§ **Apply what you read**
**1.** In the passage below about a portrait of Queen Elizabeth I, what was the portrait painted on?
**2.** Please say whether each statement agrees with the passage below about a portrait of Queen Elizabeth I: (a) The painter of the portrait is known. (b) Dudley commissioned a portrait of the Queen from Federico Zuccaro. (c) Dudley's 1575 portraits were made for festivities at Kenilworth Castle. Give yes or no for each, quoting the deciding words.

This portrait of Queen Elizabeth I is now believed to have been commissioned by Elizabeth’s favourite, Robert Dudley, Earl of Leicester in 1575. It is an oil painting on wooden boards by an unknown artist. It can be dated on stylistic grounds to about 1575-80. Portraits such as this one would have been produced in studios using designs approved and disseminated by royal authority.

Dudley commissioned two portraits of the Queen and two portraits of himself in 1575 for the Kenilworth Castle Festivities. One of the Queen and one of himself were commissioned from the Italian artist Federico Zuccaro. No artist is named for the other two paintings but the clothes that Dudley wears in his portrait are described. The inventory description matches the clothes that Dudley wears in a portrait by an unknown artist now in the National Portrait Gallery. Similarities between the style, size and pose of the National Portrait Gallery portrait of Dudley and the Reading Elizabeth I are remarkable and lead to the suggestion that these were a complimentary pair of paintings made for the Kenilworth festivities.

§ **Information**
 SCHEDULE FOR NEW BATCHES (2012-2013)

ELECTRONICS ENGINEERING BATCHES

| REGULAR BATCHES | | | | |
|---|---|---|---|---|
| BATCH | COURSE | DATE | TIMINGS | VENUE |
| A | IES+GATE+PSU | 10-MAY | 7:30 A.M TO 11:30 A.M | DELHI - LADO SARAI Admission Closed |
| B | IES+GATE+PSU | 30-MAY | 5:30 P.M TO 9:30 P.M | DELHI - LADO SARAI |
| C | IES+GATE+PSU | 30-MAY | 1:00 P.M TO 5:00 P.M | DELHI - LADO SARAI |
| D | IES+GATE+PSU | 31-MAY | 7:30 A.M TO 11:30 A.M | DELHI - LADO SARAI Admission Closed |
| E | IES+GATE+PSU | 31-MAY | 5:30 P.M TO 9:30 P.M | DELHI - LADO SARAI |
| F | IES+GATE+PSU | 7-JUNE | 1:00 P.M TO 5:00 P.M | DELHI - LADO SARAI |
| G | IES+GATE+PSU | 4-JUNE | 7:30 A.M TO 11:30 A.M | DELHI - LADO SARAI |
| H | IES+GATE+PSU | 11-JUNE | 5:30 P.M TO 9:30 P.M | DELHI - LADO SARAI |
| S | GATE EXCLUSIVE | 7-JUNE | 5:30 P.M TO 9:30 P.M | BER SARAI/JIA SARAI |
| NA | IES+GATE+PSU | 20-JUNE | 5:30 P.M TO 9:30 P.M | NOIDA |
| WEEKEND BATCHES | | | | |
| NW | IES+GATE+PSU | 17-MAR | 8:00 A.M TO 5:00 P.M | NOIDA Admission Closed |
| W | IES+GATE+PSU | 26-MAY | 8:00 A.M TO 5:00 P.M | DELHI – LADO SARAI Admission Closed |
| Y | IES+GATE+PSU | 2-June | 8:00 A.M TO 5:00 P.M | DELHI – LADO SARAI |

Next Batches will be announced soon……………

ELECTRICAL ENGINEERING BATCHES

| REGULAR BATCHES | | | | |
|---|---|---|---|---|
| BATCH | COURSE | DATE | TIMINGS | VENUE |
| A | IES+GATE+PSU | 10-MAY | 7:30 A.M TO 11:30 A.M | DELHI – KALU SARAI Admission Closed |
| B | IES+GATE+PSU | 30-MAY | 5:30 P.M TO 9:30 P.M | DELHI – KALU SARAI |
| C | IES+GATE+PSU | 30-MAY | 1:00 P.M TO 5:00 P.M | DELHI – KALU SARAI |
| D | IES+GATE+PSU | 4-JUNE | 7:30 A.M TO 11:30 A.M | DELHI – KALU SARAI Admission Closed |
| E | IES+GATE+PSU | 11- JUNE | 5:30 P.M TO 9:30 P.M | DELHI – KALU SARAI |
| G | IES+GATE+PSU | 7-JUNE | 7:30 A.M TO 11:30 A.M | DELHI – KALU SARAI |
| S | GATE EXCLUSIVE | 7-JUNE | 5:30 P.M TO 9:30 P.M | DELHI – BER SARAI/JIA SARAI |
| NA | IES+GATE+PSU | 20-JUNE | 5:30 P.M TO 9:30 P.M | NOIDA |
---
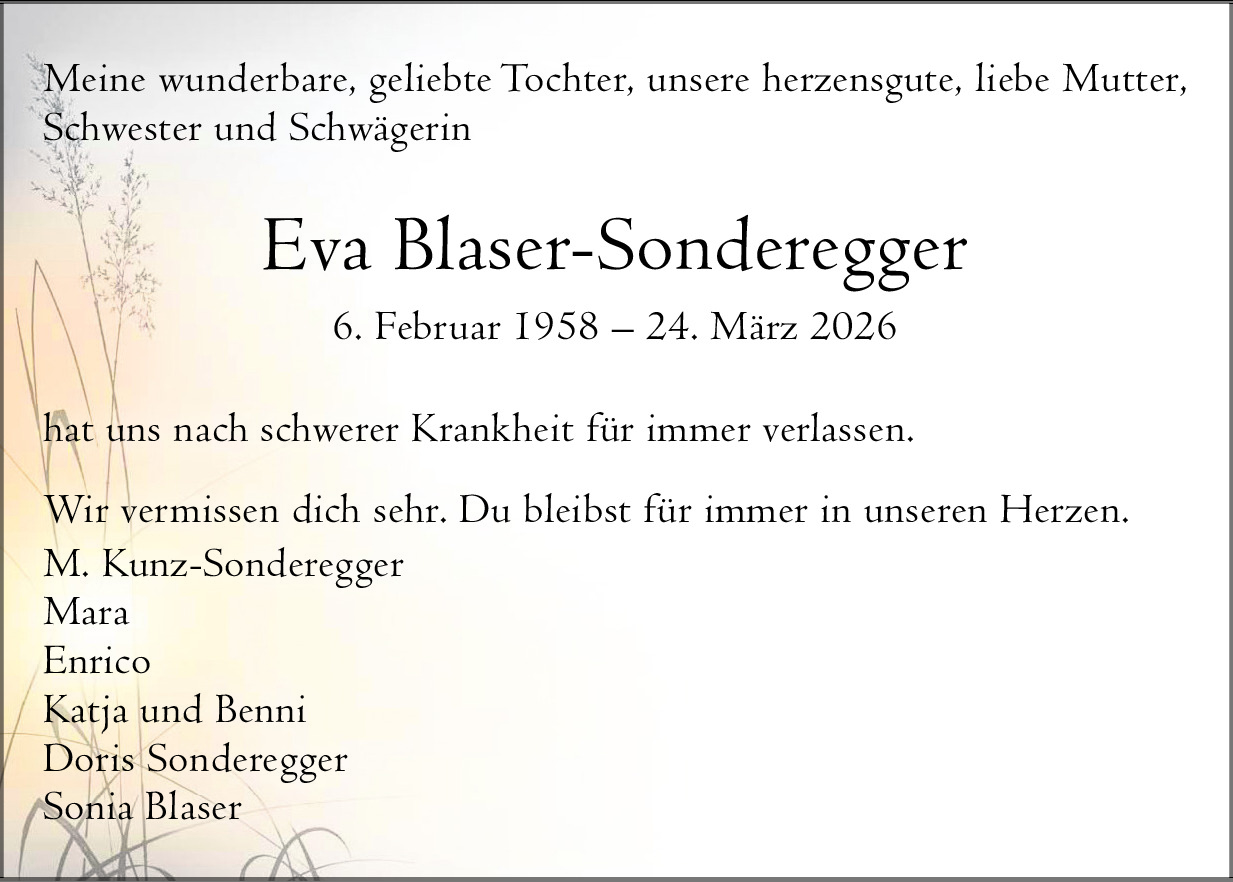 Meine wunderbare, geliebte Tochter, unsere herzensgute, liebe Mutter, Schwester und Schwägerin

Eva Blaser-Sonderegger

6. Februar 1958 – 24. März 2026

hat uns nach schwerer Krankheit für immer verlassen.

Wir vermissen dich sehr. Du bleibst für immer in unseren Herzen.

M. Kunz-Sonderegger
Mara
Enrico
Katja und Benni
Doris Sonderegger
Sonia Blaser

§ **Replies**
**1.** Wooden boards.

**2.**
(a) No: "by an unknown artist."
(b) Yes: "One of the Queen and one of himself were commissioned from the Italian artist Federico Zuccaro."
(c) Yes: "in 1575 for the Kenilworth Castle Festivities."